Según el texto proporcionado sobre la Asunción de María, ¿con qué título se invoca a María en la encíclica Spe salvi?

### TEXTO PROPORCIONADO:
------------------------

En el difícil y delicado momento histórico que siguió a la conclusión de la segunda guerra mundial, Pío XII, con ese gesto solemne, quiso indicar, no sólo a los católicos, sino a todos los hombres y mujeres de buena voluntad, la singular figura de María como modelo y paradigma de la nueva humanidad redimida por Cristo: «Cabe esperar —afirmó— que todos aquellos que mediten los gloriosos ejemplos de María queden cada vez más persuadidos del valor de la vida humana (...) y que esté ante los ojos de todos, de modo luminosísimo, a cuán excelso fin están destinados los cuerpos y las almas; que la fe en la Asunción corporal de María al cielo haga más firme y activa la fe en nuestra resurrección» (Munificentissimus Deus: AAS 42 [1950] 753-771). Considero muy actuales estos deseos, y también yo os invito a todos a dejaros guiar por María para ser anunciadores y testigos de la esperanza que brota de la contemplación de los misterios de Cristo, muerto y resucitado para nuestra salvación.

María, de hecho, como enseña el concilio Vaticano II en la constitución dogmática Lumen gentium, es signo de esperanza cierta y de consuelo para el pueblo de Dios peregrino en la historia: «La madre de Jesús, glorificada ya en los cielos en cuerpo y alma, es la imagen y comienzo de la Iglesia que llegará a su plenitud en el siglo futuro. También en este mundo, hasta que llegue el día del Señor (cf. 2 P 3, 10), brilla ante el pueblo de Dios en marcha, como señal de esperanza cierta y de consuelo» (n. 68). En la carta encíclica Spe salvi, dedicada a la esperanza cristiana, no podía yo dejar de recordar el papel especial de María para sostener y guiar el camino de los creyentes hacia la patria del cielo. Me dirigí a ella, invocándola como Estrella de la esperanza para la Iglesia y para toda la humanidad (cf. n. 49). María es la estrella resplandeciente de luz y de belleza, que anuncia y anticipa nuestro futuro, la condición definitiva a la cual nos llama Dios, Padre rico en misericordia.

Los Padres y los Doctores de la Iglesia, haciéndose eco también del sentimiento común de los fieles y reflexionando sobre lo que la liturgia celebraba, proclamaron el singular privilegio de María, e ilustraron su luminosa belleza, que sostiene y alimenta nuestra esperanza.

------------------------

### LISTADO:

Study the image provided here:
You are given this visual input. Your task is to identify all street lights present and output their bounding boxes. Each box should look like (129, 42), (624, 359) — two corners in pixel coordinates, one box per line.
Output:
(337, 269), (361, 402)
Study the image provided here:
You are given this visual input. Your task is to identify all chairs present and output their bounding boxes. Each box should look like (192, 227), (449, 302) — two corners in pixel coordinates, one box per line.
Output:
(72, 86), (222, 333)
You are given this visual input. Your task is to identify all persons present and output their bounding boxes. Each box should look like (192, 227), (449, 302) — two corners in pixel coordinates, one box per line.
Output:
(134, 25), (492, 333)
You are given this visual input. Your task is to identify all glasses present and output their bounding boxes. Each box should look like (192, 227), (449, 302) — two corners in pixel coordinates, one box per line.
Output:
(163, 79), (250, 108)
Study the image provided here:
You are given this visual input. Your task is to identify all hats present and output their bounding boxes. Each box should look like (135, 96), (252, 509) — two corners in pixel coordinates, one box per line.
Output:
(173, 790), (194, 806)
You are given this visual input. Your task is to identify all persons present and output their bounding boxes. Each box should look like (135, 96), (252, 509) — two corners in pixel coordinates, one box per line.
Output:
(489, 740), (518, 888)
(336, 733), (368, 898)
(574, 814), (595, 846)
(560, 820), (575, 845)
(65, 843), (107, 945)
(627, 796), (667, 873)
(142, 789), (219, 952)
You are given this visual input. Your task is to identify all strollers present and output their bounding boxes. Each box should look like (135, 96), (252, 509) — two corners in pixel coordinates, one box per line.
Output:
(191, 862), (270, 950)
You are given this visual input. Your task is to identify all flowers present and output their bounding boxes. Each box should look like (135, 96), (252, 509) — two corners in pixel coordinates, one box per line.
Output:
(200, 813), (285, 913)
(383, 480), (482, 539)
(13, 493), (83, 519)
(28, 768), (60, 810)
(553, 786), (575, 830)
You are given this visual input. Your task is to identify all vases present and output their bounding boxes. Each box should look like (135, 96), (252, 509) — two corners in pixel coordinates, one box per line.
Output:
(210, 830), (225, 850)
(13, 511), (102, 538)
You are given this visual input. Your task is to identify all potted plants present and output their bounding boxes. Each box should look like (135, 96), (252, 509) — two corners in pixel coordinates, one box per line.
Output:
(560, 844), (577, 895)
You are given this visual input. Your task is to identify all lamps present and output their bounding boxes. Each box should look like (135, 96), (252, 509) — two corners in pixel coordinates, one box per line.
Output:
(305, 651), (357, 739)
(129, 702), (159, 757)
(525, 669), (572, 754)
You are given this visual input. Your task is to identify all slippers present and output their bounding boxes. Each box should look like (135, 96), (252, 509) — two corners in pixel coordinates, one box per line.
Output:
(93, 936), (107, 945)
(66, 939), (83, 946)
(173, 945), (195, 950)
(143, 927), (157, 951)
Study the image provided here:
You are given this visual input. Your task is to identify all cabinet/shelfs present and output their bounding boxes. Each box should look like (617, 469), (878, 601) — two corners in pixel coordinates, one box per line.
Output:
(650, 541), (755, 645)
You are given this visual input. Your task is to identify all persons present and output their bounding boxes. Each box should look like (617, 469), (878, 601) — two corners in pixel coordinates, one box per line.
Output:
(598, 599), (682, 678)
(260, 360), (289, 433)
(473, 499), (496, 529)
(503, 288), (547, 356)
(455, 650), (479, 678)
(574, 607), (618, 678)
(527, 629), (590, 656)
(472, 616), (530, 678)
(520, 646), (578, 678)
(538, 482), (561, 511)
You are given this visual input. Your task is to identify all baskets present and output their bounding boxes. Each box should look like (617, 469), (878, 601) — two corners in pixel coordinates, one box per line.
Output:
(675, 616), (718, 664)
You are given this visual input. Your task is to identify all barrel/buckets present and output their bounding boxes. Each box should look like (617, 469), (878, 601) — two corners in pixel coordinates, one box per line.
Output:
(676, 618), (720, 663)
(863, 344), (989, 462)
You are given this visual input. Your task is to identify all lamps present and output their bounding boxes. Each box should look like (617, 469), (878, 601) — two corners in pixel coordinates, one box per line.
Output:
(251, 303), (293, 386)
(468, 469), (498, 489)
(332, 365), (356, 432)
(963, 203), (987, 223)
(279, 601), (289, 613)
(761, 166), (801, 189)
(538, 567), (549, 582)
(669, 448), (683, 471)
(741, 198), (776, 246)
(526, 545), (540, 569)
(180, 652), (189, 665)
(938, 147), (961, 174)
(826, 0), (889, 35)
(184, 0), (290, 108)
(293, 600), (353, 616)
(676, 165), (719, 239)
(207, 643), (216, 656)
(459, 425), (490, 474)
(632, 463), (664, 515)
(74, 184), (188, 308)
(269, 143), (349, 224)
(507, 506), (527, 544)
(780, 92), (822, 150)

------------------------

### RESPUESTA ESPERADA:
Como Estrella de la esperanza para la Iglesia y para toda la humanidad.